The estimated coefficients that meet this criteria are then called least squares coefficient estimates.

To do this, the SSE equation above is differentiated with respect to each of the parameters $b_0, b_1, b_2, \dots$

All these derivatives are set equal to 0, and these equations are solved simultaneously. In practice, this is done using matrix algebra, which is typically wrapped with a high-level API in a computational implementation.

Linear Regression with Scikit-Learn

We can use scikit-learn to do basic linear regression:

In [6]:
from sklearn import linear_model
In [ ]:
def noisy_line(x):
    m = 4
    b = 1
    return m*x + b + 2*np.random.randn(*np.shape(x))

def noisy_line_model(x,y):
    lr = linear_model.LinearRegression()
    lr.fit(x,y)
    return lr

def noisy_line_fit(x,y):
    lr = noisy_line_model(x,y)
    return lr.predict(x)
In [ ]:
N = 30
x = np.linspace(0,5,N).reshape(-1,1)
y = noisy_line(x)
yhat = noisy_line_fit(x,y)

#print(yhat.shape)
fig, ax = plt.subplots(1,1,figsize=(4,4))

ax.plot(x,yhat,'g:',label='fit')
ax.plot(x,y,'go',label='data')

ax.legend()
plt.show()
In [ ]:
#print(help(linear_model.LinearRegression))
In [ ]:
m = noisy_line_model(x,y)

print("\nR^2 = %0.4f"%(m.score(x,y)))
print("\nCoefficient vector = %s"%(m.coef_))

Interpretation

Cannot necessarily interpret approximated coefficients as "amount of change in $\hat{y}$ for a unit change in $x_j$"... This assumes that the coefficients are completely independent

In order to determine how good this assumption is, regress the input/predictor variable $x_j$ on all other variables (i.e. find $x_j$ as a function of all other input/predictor variables + constant)

The residuals from this fit are $r^{\star} = x_{ij} - \hat{x}_{ij}$

The coefficient estimate $b_j$ measures the change in the response due to a unit change in $r^{\star}$, not in $x_{ij}$.

If $x_j$ can't be predicted by other variables, then $r^{\star} \approx x_{ij} - \overline{x}_{ij}$ (where overline = average value)

In this case, $b_j$ can be interpreted in the way specified: i.e. measure of change in $\hat{y}$ for unit change in $x_j$.

Significance

Coefficients cannot be used by themselves to determine relative significance of various terms in the linear model

To actually do this, you need to use normalized/weighted coefficients $\hat{\beta}_j$

Defined as:

$$ \hat{\beta}_j = b_j \left( \frac{s_{jj}}{s_{yy}} \right)^2 $$

where

$$ s_{jj} = \dfrac{ \sum (x_{ij} - \overline{x}_j)^2 }{ (n-1) } \\ s_{yy} = \dfrac{ \sum (y_i - \overline{y}_i)^2 }{ (n-1) } $$

The overline indicates a sample mean.

Comparison Metrics

Analysis of Variance (ANOVA Table)

ANOVA is a statistical technique that builds a table attributing the variance in the system response to various degrees of freedom. Each piece of data about the real system contributes one degree of freedom, which can go toward estimating a new coefficient, or can go toward estimating the variance in the model.

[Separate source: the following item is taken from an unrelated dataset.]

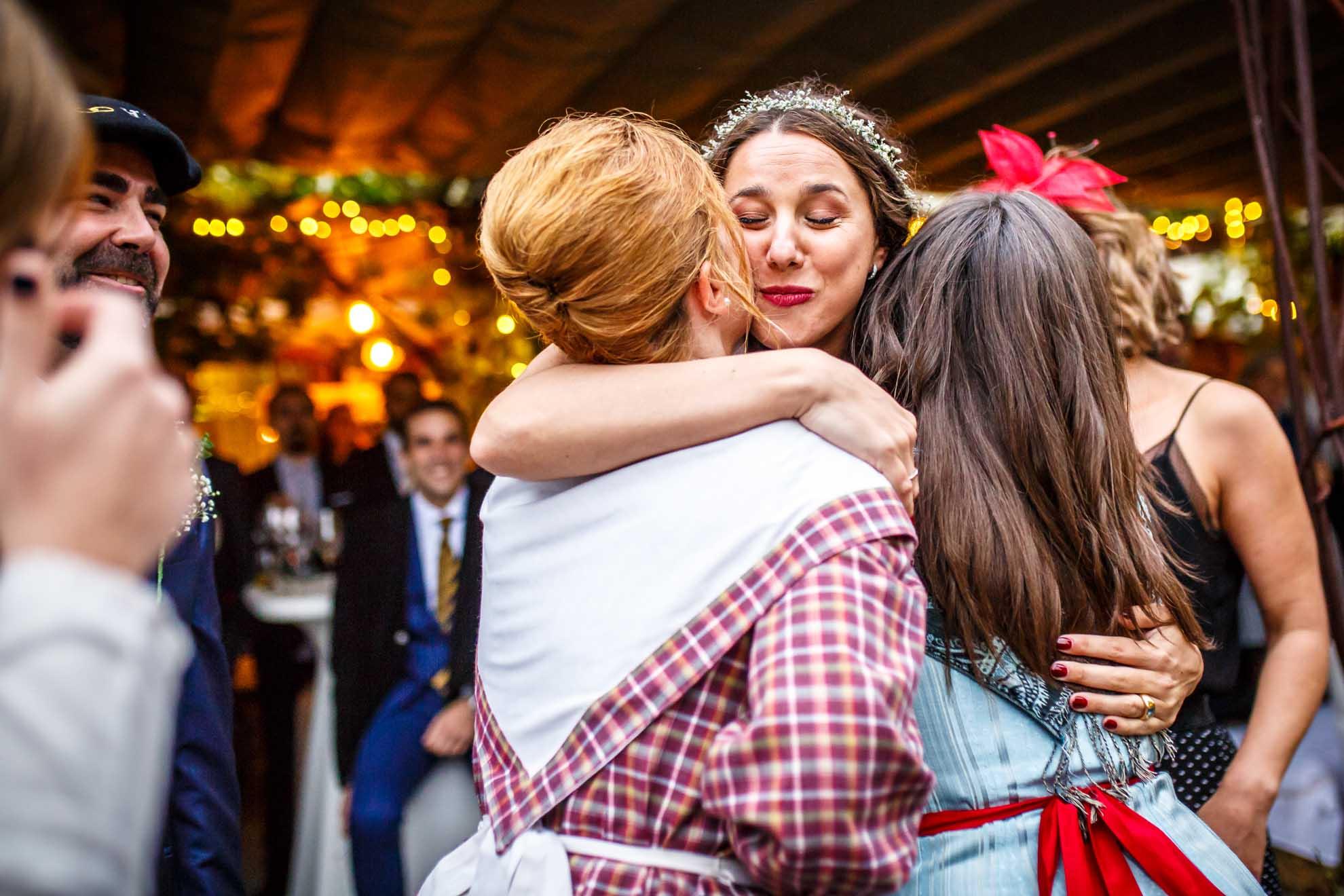 novia besa a sus amigas tras el baile aurresku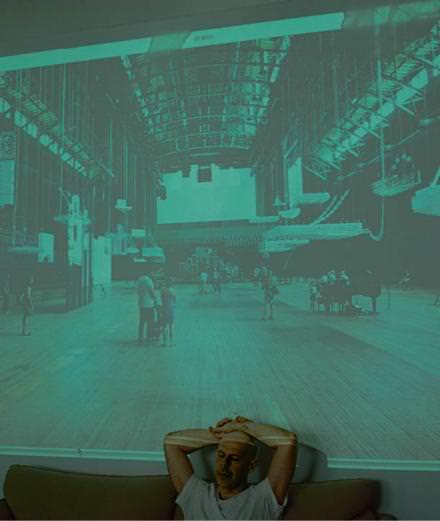 Rencontre avec Philippe Parreno, le Français qui investit la Tate Modern à Londres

Bibliography note: Mason ch. 6, 8 - derived in 6.1

For ANOVA of linear regression models, need to define a few quantities.

Total sum of squares:

$$ TSS = \sum \left( y_i - \overline{y} \right)^2 $$

Error sum of squares:

$$ SSE = \sum \left( y_i - \hat{y}_i \right)^2 $$

Model sum of squares (regression sum of squares):

$$ SSR = \sum \left( \hat{y}_i - \overline{y} \right)^2 $$

Univariate Linear Model

(Sample ANOVA table constructed for a linear univariate function)

Multiple Linear Model

Important not just to assess overall fit of prediction equation

Also important to assess contribution of individual predictor variables to the fit

Many commonly-reported measures of model fitness are part of ANOVA table

Multivariate models: p degrees of freedom for sum of squares due to regression (because p coefficients {\beta_1, \beta_2, \dots \beta_p} must be estimated to obtain regression sum of squares

(Sample ANOVA table constructed for multiple linear function)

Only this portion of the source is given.